# Исходный текст

Образы мыслей русских писателей

  • Гоголь. Тургенев. Достоевский. Когда изображение служит слову / Предисловие Е.Ю. Гениевой. Авторы статей — Е.Е. Дмитриева, Ю.П. Пищулин, Б.Н. Тихомиров. — М.: Бослен, 2015. — 192 с.

    Задуманная издательством «Бослен» серия альбомов «Писатели рисуют» насквозь пропитана первооткрывательским потом. Иной раз листаешь страницы, и за их шелестом чудится эхо восторженного возгласа «Эврика!», наверняка раздавшегося в стенах редакции. Не только представить читателям неизвестный талант известных писателей, но и посмотреть на классическую литературу с другого ракурса — такими были задачи составителей. Впрочем, это не альбомы по искусству, и размещенные в них иллюстрации не самостоятельны без сопровождающего текста, в котором, собственно, вся соль.

# Фрагмент данных
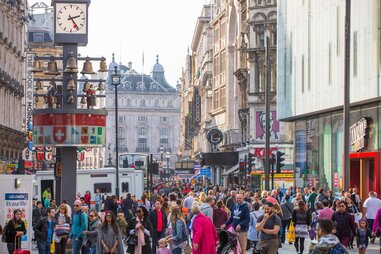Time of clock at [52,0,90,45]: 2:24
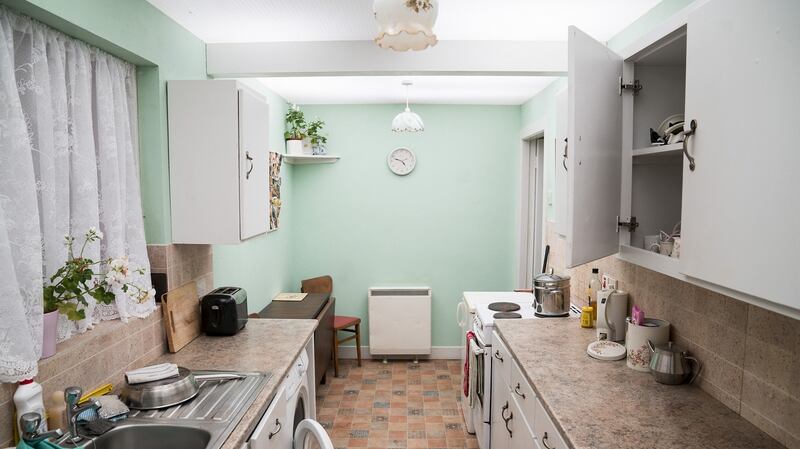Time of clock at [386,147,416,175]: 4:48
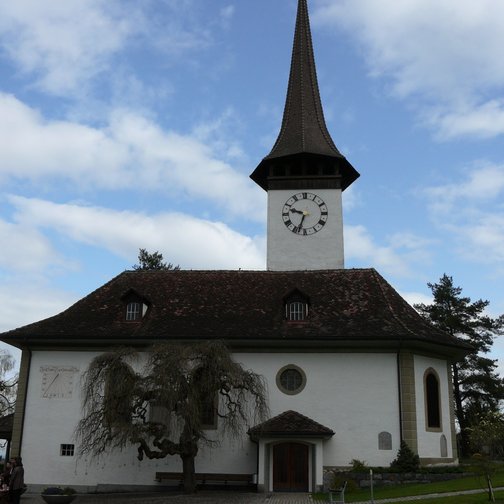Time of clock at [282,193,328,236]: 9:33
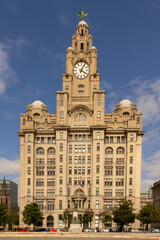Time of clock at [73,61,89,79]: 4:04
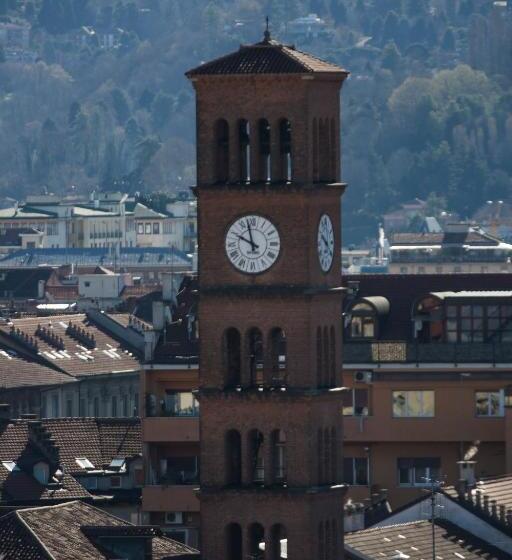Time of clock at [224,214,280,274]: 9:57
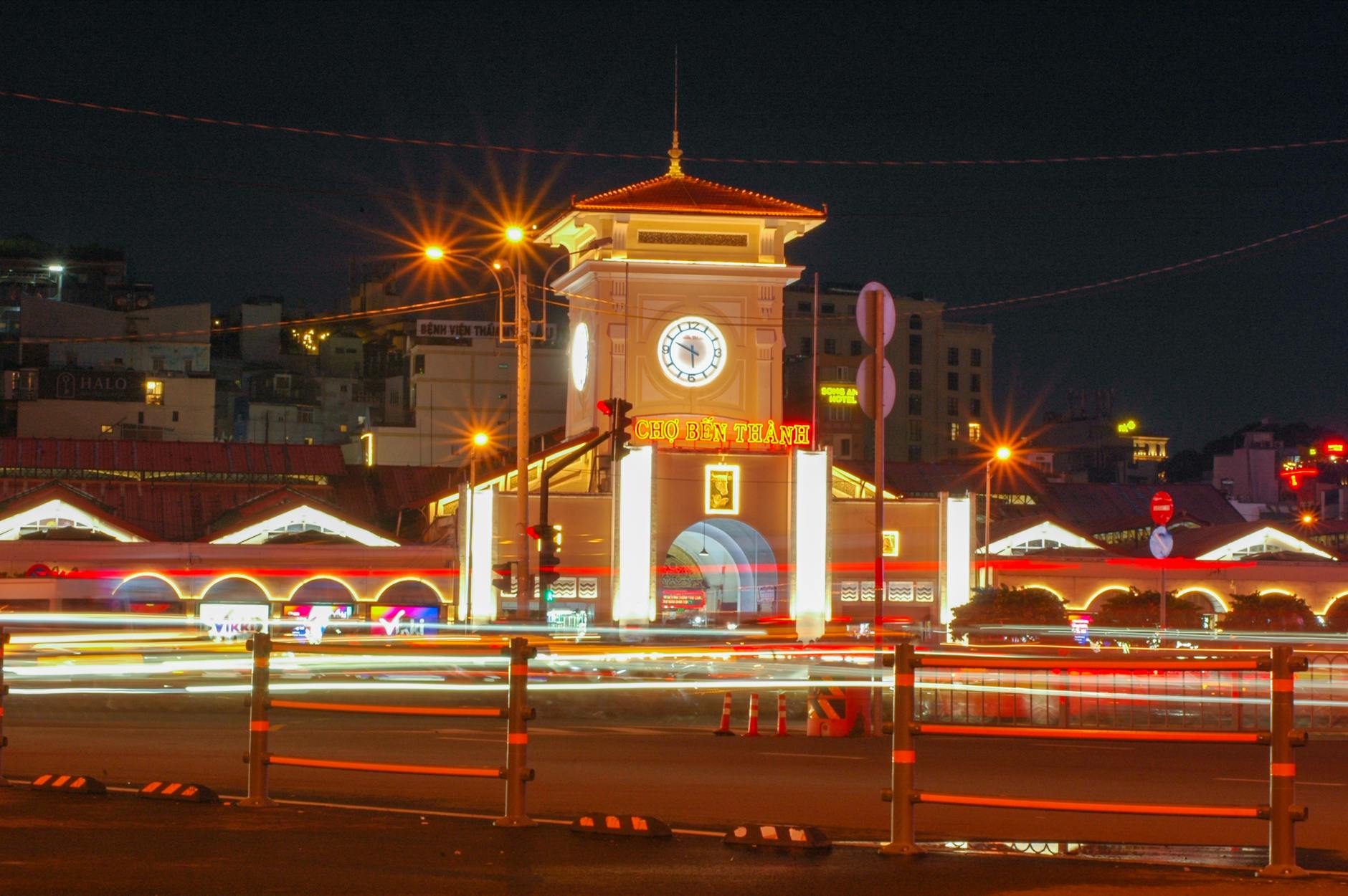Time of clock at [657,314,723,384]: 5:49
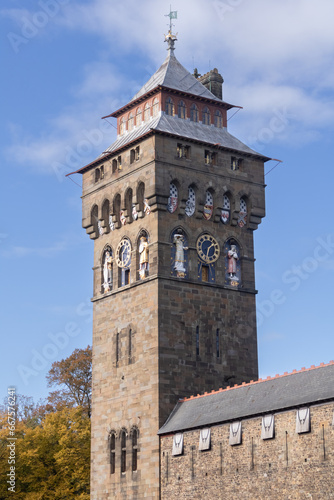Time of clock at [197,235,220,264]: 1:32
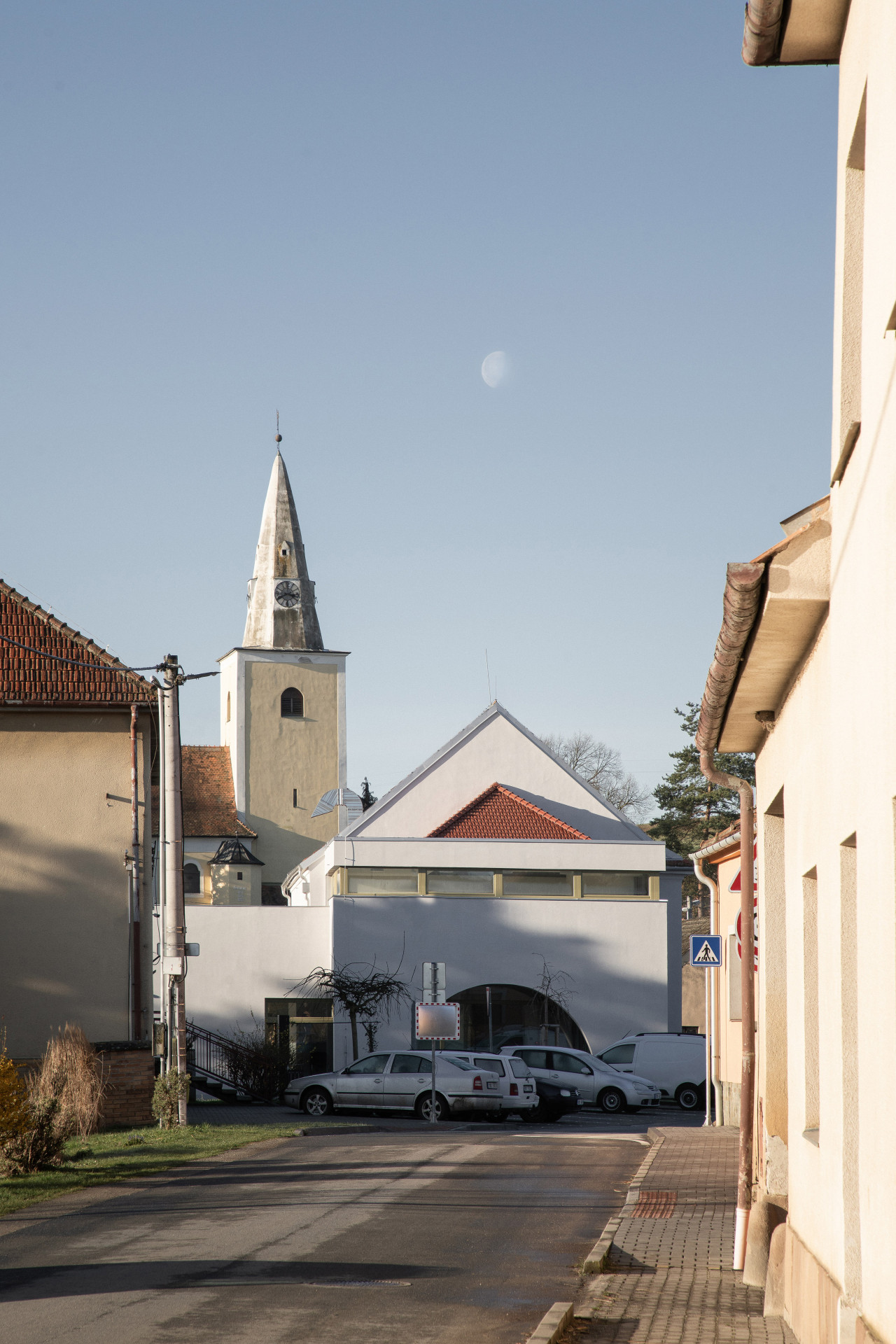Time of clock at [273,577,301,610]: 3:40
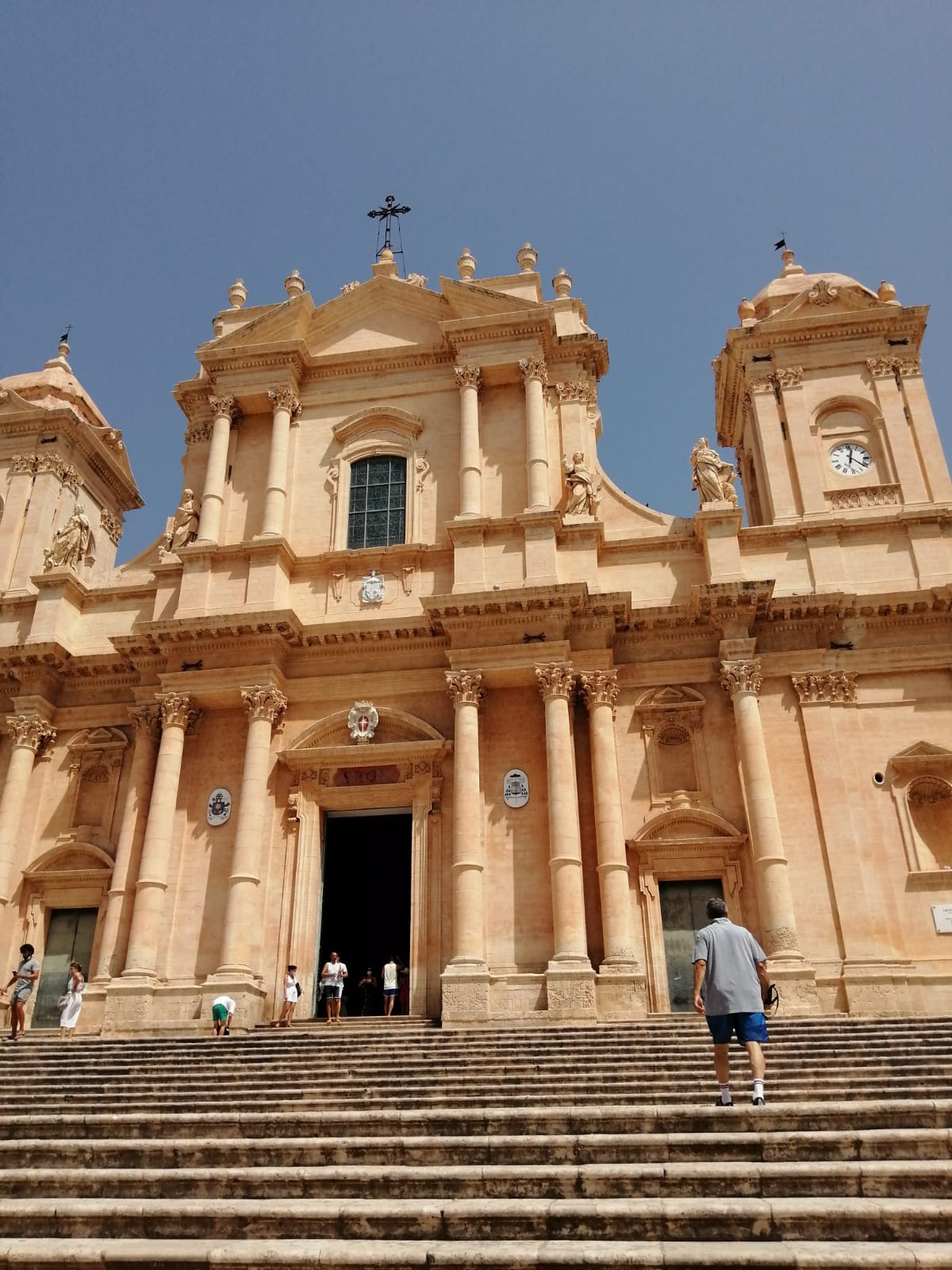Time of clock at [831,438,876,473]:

# Условие задания
Напишите продолжение приведенной выше рецензии на альбом «Гоголь. Тургенев. Достоевский». Начните сразу после ее последнего предложения.

# Ответ к заданию
    Работы трех литературоведов наряду с рисунками отечественных писателей наполняют книгу «Когда изображение служит слову». Здесь Екатерина Дмитриева рассказывает о барочном стиле Гоголя, Юрий Пищулин комментирует «Игру в портреты» Тургенева, Борис Тихомиров исследует эскизы на полях рукописей Достоевского, и когда залпом читаешь их статьи одну за другой, становится ясно, почему в авангарде книжного рынка закрепляется нон-фишкн. Такой страсти в описании объекта исследования, такого полета фантазии и перехода от сомнения сначала к робкому предположению, а затем к раскрытию всех карт на глазах у читателей в современных романах еще надо поискать.

    Небольшая коллекция набросков Гоголя, среди которых — тщательно перерисованные изображения архитектурных деталей, предметов военного быта и музыкальных орудий древних греков, ряд непривлекательных портретов и подборка эскизов зданий, нисколько не делает ему чести как художнику. Многочисленные пейзажи, которые Гоголь писал вместе с Жуковским в Риме и которые могли бы по-другому представить его талант, утрачены, а тому, что дошло до нас, сложно дать искусствоведческую характеристику.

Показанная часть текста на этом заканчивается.